Spare a thought for poor Franz Schubert (1797-1828), who died from syphilis at the age of 31 and never got to enjoy the fruits of his labour. Many of his late (and great) works were published and premiered posthumously. How flattered he would be to learn his piano sonatas were being appreciated almost two hundred years later in a concert hall halfway around the world, in Singapore. The performer was British pianist Paul Lewis, one of Schubert’s most compelling modern interpreters.
Like the “Unfinished” Eighth Symphony, Schubert’s Sonata in C major (D.840) exists as only two completed movements. Carrying the nickname Reliquie (or Relic), it opens with plain-speaking earnestness, surprisingly subdued given its “cheerful” key. Lewis laid into pages with serious intent, quickly building into a mini-climax, later contrasted by a second subject B minor which sounded unusually optimistic. It is this paradoxical mix of emotions, enhanced by well-placed dissonances, that makes Schubert endlessly fascinating.
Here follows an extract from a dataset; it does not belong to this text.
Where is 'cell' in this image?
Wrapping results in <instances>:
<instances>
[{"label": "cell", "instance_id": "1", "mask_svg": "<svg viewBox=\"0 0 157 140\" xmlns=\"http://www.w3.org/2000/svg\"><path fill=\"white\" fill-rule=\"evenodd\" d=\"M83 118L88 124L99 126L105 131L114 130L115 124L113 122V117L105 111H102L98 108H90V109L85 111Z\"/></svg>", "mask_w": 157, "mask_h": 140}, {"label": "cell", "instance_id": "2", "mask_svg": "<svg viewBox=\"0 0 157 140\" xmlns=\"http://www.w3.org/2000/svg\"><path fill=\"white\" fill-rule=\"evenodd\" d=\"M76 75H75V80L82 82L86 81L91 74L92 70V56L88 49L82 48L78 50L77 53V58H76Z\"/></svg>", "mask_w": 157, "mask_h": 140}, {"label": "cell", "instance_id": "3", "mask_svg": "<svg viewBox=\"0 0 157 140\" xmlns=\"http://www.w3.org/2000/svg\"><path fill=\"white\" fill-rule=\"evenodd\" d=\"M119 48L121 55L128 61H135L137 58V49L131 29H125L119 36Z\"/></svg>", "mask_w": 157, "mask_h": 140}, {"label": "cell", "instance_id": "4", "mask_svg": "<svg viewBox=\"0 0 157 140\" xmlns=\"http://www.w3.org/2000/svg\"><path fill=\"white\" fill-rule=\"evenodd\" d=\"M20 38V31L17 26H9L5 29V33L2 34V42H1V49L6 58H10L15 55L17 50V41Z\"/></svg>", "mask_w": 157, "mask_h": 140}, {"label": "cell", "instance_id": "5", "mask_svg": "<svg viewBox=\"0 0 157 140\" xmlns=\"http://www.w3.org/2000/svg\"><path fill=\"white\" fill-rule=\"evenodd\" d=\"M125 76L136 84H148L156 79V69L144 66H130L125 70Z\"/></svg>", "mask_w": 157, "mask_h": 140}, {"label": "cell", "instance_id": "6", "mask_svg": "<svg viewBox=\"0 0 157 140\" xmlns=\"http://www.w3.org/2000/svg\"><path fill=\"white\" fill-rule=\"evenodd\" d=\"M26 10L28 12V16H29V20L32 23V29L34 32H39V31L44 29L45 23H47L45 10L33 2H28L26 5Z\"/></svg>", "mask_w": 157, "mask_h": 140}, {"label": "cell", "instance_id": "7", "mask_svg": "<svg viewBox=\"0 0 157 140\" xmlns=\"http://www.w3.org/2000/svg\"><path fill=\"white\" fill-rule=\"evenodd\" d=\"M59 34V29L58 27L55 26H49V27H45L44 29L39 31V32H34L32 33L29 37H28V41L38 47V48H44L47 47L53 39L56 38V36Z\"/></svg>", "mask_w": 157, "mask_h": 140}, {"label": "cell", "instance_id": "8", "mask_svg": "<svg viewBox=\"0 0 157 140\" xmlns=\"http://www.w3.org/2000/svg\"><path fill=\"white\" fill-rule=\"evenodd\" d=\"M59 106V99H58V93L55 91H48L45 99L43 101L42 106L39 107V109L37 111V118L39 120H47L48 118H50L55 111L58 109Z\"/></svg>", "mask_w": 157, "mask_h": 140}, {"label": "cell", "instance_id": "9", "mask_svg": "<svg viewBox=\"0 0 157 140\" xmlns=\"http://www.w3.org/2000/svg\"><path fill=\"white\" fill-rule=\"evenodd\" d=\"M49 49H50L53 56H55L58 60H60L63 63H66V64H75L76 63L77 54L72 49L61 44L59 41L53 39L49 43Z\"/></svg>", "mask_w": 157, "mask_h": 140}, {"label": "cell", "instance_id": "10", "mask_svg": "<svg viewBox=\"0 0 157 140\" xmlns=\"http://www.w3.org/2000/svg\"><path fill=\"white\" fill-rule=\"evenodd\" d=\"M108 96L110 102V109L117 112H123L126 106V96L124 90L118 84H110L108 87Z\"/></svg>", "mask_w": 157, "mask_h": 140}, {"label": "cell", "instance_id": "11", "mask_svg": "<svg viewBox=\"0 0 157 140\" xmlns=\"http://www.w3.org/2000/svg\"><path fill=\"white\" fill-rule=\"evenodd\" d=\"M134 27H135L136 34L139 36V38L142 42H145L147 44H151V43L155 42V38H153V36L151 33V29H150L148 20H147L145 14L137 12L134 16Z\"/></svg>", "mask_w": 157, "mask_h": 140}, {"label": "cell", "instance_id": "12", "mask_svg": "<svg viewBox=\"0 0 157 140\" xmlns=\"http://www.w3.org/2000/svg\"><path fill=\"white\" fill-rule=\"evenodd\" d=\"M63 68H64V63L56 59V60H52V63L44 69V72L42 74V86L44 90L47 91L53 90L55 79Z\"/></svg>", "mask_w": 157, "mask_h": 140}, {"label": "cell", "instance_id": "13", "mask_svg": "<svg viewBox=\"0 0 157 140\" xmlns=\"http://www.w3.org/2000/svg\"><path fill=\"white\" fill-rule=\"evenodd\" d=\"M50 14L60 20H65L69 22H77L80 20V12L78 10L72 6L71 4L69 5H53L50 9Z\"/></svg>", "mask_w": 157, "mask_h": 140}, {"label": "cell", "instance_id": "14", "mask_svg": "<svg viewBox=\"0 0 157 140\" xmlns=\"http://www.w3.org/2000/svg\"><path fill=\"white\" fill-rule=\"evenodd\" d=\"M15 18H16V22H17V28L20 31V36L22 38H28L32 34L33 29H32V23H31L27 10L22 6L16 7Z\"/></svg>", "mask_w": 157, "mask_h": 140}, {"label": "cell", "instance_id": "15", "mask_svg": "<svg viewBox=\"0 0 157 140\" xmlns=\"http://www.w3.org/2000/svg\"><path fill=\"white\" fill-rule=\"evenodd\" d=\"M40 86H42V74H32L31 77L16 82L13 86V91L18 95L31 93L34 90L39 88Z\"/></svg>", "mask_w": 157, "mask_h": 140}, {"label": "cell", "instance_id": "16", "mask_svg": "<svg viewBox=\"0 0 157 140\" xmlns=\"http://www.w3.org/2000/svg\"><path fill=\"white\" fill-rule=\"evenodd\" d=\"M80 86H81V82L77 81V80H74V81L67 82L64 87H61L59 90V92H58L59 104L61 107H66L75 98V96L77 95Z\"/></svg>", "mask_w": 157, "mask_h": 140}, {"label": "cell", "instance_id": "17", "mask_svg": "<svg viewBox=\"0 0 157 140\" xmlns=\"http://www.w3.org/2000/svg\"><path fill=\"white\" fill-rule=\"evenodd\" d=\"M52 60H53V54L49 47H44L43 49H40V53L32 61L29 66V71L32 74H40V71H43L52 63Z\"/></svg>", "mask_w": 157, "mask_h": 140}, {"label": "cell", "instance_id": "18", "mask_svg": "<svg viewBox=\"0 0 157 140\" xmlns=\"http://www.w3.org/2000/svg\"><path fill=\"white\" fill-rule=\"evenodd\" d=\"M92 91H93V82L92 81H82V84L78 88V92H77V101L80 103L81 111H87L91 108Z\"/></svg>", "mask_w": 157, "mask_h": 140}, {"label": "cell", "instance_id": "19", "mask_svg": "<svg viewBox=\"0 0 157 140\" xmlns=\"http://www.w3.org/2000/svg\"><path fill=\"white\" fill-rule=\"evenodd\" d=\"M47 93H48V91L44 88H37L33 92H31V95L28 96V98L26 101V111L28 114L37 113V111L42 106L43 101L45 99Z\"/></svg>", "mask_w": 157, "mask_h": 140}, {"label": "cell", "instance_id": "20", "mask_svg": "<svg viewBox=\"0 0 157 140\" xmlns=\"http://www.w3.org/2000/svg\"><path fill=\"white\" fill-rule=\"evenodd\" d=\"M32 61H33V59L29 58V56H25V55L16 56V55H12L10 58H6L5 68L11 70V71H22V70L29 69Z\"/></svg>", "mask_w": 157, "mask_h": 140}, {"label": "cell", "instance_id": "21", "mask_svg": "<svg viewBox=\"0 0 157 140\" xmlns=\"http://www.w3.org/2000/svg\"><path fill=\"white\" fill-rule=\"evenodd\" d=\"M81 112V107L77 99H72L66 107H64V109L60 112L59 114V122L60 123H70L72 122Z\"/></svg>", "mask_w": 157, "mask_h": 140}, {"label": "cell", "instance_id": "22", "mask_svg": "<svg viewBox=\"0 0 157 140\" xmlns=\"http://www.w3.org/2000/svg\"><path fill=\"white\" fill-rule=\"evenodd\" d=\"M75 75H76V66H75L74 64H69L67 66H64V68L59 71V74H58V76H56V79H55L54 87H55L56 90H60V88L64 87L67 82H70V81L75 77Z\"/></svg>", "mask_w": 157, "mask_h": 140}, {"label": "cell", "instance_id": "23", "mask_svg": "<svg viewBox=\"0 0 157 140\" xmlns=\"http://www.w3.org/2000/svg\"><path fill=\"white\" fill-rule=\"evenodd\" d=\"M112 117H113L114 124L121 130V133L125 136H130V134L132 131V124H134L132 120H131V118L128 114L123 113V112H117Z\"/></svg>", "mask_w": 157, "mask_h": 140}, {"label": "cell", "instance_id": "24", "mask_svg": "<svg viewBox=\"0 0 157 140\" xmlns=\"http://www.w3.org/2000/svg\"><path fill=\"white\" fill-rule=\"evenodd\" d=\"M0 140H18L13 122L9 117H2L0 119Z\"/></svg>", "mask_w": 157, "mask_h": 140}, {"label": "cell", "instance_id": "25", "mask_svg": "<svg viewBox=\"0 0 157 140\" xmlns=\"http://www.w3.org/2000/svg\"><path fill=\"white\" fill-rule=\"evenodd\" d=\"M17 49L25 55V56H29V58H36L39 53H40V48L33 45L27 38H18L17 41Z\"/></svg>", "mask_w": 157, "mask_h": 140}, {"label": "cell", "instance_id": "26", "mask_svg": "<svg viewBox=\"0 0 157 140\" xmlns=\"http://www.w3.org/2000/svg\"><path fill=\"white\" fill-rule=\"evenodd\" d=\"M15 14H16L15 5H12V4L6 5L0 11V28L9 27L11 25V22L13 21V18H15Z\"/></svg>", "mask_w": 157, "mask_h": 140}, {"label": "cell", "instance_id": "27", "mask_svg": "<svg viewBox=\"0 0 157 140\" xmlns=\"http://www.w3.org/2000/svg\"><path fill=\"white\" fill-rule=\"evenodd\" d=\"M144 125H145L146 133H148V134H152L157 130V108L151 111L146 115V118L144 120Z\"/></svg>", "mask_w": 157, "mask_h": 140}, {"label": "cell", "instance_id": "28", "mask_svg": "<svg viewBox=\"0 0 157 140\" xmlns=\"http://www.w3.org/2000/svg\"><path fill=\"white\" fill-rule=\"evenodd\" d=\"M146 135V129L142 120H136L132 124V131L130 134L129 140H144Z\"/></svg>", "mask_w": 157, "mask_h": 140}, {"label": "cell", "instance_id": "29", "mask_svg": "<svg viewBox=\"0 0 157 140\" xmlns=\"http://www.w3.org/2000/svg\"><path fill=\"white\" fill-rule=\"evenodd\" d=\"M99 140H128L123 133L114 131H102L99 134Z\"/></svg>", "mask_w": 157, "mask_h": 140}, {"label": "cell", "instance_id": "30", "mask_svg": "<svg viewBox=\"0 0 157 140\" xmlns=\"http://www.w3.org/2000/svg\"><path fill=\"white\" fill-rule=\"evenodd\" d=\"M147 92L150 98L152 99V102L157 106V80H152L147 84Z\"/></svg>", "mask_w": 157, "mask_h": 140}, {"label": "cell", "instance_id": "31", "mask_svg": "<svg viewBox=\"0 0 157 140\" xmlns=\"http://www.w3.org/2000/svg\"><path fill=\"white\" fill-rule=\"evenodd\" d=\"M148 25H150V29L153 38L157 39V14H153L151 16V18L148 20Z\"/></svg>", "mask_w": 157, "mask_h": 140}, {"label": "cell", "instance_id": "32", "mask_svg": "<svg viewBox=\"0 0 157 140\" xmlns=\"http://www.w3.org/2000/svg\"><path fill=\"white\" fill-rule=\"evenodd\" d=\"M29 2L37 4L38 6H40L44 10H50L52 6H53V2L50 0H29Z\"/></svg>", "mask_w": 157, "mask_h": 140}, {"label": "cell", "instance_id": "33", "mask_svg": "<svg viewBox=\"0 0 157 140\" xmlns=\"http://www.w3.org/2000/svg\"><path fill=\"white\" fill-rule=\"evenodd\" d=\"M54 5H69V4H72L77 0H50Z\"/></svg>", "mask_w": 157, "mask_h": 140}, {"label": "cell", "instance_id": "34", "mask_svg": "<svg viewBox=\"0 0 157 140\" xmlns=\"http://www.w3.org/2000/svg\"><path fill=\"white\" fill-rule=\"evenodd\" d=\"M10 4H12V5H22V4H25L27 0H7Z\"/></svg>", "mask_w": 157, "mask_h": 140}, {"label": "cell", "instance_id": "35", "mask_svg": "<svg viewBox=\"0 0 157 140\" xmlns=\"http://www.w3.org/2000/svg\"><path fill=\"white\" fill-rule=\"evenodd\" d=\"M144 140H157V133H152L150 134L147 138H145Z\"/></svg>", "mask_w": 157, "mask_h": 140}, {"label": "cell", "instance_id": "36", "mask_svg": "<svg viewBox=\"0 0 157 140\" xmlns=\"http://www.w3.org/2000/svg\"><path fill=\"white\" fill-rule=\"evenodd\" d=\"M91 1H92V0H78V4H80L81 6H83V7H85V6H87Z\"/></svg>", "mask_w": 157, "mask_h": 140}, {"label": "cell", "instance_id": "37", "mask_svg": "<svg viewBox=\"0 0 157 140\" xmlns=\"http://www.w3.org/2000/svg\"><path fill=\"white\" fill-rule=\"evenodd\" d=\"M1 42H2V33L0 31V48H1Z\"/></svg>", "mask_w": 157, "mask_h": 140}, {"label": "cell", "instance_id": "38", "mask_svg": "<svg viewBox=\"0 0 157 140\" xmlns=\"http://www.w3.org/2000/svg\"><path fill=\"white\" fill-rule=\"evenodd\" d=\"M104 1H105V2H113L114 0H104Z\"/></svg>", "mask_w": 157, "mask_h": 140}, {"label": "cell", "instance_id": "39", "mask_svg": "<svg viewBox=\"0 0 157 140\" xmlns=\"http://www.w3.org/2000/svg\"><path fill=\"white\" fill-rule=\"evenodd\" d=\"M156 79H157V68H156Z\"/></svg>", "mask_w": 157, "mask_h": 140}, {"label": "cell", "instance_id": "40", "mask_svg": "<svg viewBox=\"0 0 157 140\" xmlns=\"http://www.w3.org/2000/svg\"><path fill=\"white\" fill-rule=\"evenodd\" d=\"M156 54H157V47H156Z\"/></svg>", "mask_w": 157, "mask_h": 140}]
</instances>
The Andante second movement in C minor glimpsed into the world of Schubert’s lieder, particularly its darker and more melancholic pages. Lewis infused these substantial movements – vulnerability, tenderness and all - with an ardent advocacy that that was totally absorbing. For most listeners, these two movements would be enough exposition (as in the symphony), but one wonders what might have been.
By contrast, Schubert’s “little” Sonata A major (D.664 / Op.120), one of his most popular, gifted some twenty minutes of his sunniest music. Unremittingly tuneful, a song-like thread through its three movements was most gratefully delivered. Even the mere hint of dark clouds in the central movement was quickly dispelled with a broadening of its glorious melody. The finale – a rondo all but in name – continued the penchant with melody but the stakes were now upped on the technical front. With the quickening of pace and of expansion of volume, there was to be no hardening of tone or nuance, just a celebration of its jocular humour and country dance steps.
Contemporaneous with the earlier D.840, the “big” Sonata in A minor (D.845, both were written in 1825) in four complete movements displayed what happens when Schubert really got stuck in with his jobs at hand. Lewis’ view was to regard it as one comparable in stature with the great final trilogy (D.958-960). No punches were pulled, and little to nothing was spared in displaying anger and angst within its fraught pages. Bringing into a boil early in the game, the music’s alternating between light and shade offered further insights into the composer’s state of mind. The plot thickened in the second movement’s elaborate theme and variations, with no resolution in sight.
The short scherzo contrasted skittish dance rhythms with the calm and placidity of its trio, and Lewis went headlong attacca into the finale with its unease and agitation turning into full-blown strife and turmoil. Here was Schubert at his most uncompromising and direct, and Lewis’ gloves-off and furiously punched-out chords revealed an unvarnished passion and Beethovenian defiance. Garnering a spontaneous standing ovation, his sole encore displayed a more congenial side to the great Austrian - the sixth of his Moments Musicaux (D.780) in A flat major. Needless to say, it was totally sublime.